Leave the pictures out and print every record below exactly as it stands.

[INFORMATION SHOWN Boundary: Start]

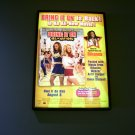 Bring it on All or Nothing Hayden Panettiere/Knowles/Rhianna Poster 4ftby5ft9in.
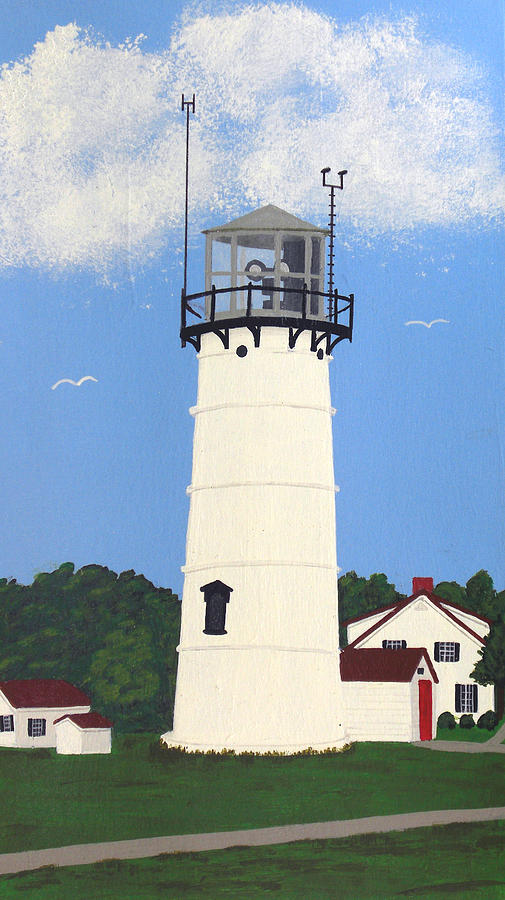 Lighthouse Painting - Chatham Lighthouse Tower by Frederic Kohli
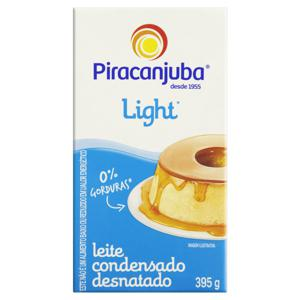 Leite Condensado Desnatado Light Piracanjuba Caixa 395g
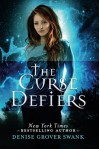 The Curse Defiers (Curse Keepers Series Book 3) - Denise Grover Swank
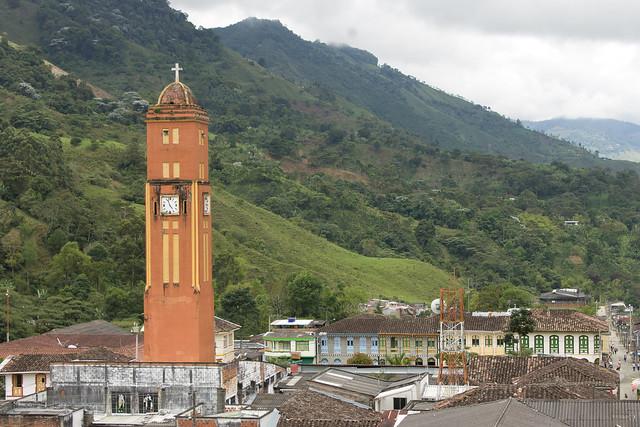 Imagen de la Plaza Bolívar de Pijao, Quindio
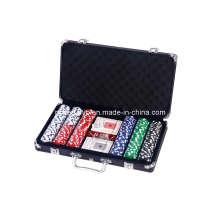 La viruta de póker 300PCS fijó en caja de aluminio del color negro (SY-S44)
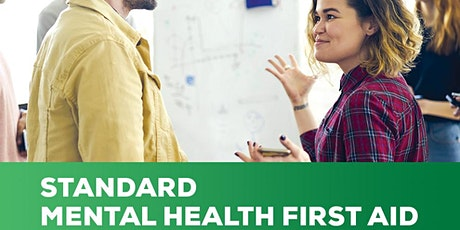 FREE STANDARD  MENTAL HEALTH FIRST AID TRAINING tickets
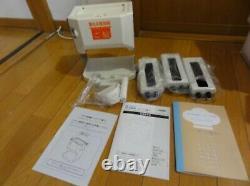 Versos Pâtes Lavables Faisant Machine Ramen Noodle Maker Udon Soba Maison Fait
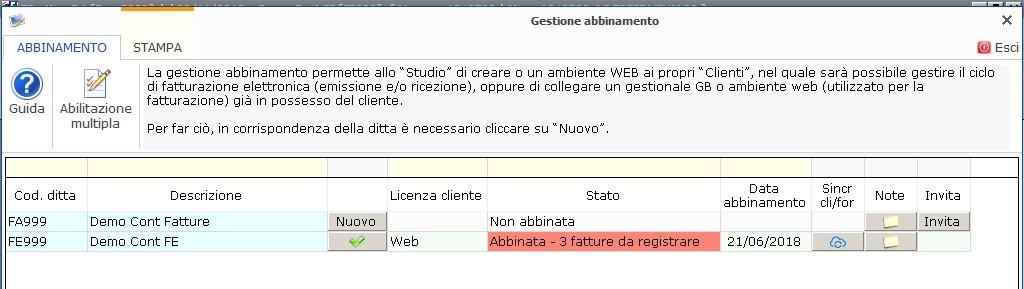Fatturazione Web: rilascio e sincronizzazione anagrafiche clienti - 5
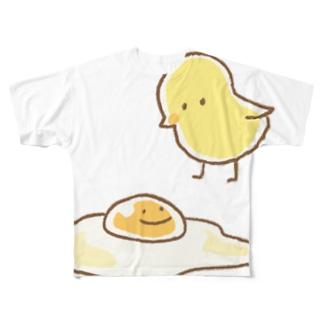 ひよことたまご Full graphic T-shirts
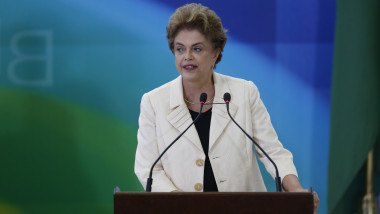 Dilma Rousseff GettyImages-516157884b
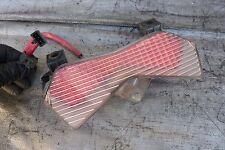 Taillight ZX6R 03 04 636 Kawasaki #P2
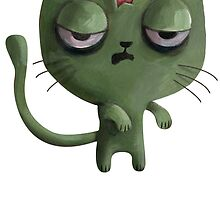 Cute Zombie Cat by colonelle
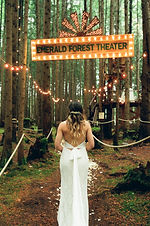 183-emerald_forest_film-2.jpg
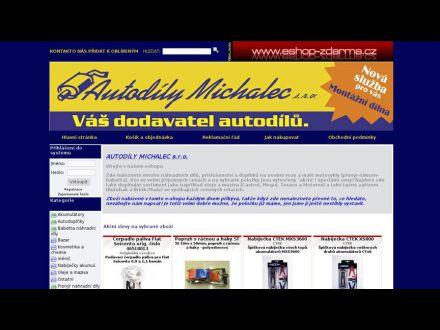 www.autodilymichalec.eshop-zdarma.cz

[INFORMATION SHOWN Boundary: End]

# [FINAL ANSWER]
 Bring it on All or Nothing Hayden Panettiere/Knowles/Rhianna Poster 4ftby5ft9in.
 Lighthouse Painting - Chatham Lighthouse Tower by Frederic Kohli
 Leite Condensado Desnatado Light Piracanjuba Caixa 395g
 The Curse Defiers (Curse Keepers Series Book 3) - Denise Grover Swank
 Imagen de la Plaza Bolívar de Pijao, Quindio
 La viruta de póker 300PCS fijó en caja de aluminio del color negro (SY-S44)
 FREE STANDARD  MENTAL HEALTH FIRST AID TRAINING tickets
 Versos Pâtes Lavables Faisant Machine Ramen Noodle Maker Udon Soba Maison Fait
Fatturazione Web: rilascio e sincronizzazione anagrafiche clienti - 5
 ひよことたまご Full graphic T-shirts
 Dilma Rousseff GettyImages-516157884b
 Taillight ZX6R 03 04 636 Kawasaki #P2
 Cute Zombie Cat by colonelle
 183-emerald_forest_film-2.jpg
 www.autodilymichalec.eshop-zdarma.cz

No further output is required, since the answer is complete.